In this notebook, we will give an introduction to dimension reduction using Principal Component Analysis (PCA) and Multidimensional Scaling (MDS).
As we have emphasized in the book, there are two views of looking at the dataset ($X_{L \times N}$, with $L$ being the amount of samples or models, and $N$ the dimension of each model), one of which is in the variable space ($\mathbb{R}^N$), and the other in the sample space ($\mathbb{R}^L$) (Scheidt et al., 2017). Accordingly, two types of dimension reduction exist that correspond to these two spaces. PCA is used to reduce the dimension in the variable space, while MDS is used to reduce the dimension in the sample space.

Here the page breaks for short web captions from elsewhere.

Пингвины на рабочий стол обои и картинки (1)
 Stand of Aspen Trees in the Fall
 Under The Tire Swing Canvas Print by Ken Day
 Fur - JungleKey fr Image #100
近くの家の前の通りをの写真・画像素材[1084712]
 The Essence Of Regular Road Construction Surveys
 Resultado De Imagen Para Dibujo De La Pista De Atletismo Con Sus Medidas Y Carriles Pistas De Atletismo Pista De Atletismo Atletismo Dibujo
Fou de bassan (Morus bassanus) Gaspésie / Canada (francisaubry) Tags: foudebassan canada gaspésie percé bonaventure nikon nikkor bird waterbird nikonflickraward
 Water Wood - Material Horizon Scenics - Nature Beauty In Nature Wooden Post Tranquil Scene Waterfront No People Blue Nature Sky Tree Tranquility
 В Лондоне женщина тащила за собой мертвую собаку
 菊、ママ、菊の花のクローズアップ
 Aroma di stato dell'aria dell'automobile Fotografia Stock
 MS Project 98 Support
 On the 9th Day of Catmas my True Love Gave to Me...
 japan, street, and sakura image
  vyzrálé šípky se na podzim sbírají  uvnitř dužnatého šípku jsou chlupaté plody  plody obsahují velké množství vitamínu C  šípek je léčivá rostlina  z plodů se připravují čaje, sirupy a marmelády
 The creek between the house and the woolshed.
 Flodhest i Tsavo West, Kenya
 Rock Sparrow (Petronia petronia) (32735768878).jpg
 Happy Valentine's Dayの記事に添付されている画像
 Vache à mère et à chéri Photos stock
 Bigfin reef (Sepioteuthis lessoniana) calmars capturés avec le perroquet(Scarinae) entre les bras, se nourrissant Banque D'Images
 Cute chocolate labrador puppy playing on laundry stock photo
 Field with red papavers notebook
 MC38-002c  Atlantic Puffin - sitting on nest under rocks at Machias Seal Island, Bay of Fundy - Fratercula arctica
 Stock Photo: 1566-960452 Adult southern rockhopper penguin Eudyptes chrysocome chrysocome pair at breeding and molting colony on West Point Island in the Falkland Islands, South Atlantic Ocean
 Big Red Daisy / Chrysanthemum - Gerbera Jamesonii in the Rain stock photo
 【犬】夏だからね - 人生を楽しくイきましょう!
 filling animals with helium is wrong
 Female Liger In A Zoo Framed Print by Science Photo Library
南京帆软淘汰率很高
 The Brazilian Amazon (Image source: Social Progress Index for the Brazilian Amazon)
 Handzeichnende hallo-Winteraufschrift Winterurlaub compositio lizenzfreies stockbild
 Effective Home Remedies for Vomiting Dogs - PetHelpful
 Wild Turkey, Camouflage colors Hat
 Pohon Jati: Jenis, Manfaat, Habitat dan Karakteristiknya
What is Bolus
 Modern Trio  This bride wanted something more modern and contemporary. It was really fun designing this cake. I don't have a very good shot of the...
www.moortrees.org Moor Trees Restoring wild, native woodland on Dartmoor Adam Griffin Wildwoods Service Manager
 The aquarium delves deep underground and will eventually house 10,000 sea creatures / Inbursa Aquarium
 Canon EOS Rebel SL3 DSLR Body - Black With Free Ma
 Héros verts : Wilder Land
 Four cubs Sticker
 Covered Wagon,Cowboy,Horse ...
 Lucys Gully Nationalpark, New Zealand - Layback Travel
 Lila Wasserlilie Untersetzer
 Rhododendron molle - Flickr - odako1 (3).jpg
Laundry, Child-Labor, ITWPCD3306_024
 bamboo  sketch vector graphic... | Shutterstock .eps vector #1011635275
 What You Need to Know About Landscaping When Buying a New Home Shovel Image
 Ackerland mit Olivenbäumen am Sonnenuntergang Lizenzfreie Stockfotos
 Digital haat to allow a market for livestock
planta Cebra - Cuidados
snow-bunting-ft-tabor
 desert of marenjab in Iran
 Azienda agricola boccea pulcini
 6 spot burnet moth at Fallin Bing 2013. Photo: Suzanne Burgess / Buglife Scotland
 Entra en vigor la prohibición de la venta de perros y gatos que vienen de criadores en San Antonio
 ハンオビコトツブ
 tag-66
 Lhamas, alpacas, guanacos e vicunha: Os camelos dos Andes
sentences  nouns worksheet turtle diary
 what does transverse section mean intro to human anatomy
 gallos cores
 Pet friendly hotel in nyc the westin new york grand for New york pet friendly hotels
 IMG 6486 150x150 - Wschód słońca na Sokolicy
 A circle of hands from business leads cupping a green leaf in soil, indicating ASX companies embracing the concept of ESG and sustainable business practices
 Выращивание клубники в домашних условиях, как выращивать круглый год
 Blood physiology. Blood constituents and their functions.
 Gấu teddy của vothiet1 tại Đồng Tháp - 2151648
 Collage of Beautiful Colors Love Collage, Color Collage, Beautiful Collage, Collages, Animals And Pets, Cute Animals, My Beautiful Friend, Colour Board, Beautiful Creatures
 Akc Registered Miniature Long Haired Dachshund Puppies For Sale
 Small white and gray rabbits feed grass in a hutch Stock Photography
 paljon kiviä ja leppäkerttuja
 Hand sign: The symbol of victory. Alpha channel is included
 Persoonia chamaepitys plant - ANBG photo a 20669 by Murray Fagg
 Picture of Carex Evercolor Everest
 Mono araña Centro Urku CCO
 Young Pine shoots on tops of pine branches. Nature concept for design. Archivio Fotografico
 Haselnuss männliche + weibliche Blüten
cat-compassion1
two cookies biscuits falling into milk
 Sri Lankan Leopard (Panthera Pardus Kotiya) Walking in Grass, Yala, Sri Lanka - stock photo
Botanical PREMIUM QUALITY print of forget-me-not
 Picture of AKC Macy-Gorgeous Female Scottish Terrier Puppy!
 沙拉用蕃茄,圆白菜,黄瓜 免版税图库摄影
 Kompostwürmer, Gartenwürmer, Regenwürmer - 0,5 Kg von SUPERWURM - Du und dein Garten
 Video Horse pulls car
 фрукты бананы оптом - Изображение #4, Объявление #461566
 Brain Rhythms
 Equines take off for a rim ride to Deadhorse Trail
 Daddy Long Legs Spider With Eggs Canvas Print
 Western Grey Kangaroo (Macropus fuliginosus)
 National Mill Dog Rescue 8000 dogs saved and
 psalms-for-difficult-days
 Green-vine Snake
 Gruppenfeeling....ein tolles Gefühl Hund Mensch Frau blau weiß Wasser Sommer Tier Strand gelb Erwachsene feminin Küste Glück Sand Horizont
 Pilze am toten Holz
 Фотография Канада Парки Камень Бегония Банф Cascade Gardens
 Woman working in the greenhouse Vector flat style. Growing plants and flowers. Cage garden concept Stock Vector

Here, we will show an example processing 136 2D flume experiment images. The dimension of each image is 260 rows and 300 columns.
Before performing PCA, the data need to be reshaped as a 2D matrix (data, 136 rows by 78000 columns), with each row representing a image. This data matrix was directly loaded here.
In [1]:
addpath('../data/dimred/');
load('data.mat')
nmodels = 136; %number of variogram models
nx=300; % columns of flume image grid
ny=260; % rows of flume image grid
PCA is a statistical procedure that uses an orthogonal transformation to convert a set of observations of possibly correlated variables into a set of values of linearly uncorrelated variables, termed "principal components". This transformation is defined in such a way that the first principal component explains the largest variability, and the succeeding component explains lower variability under the condition of being orthogonal to preceding components. If only the first several principal components are retained, then the dimension can be reduced with only a small amount of variability lost (Jolliffe, 2002).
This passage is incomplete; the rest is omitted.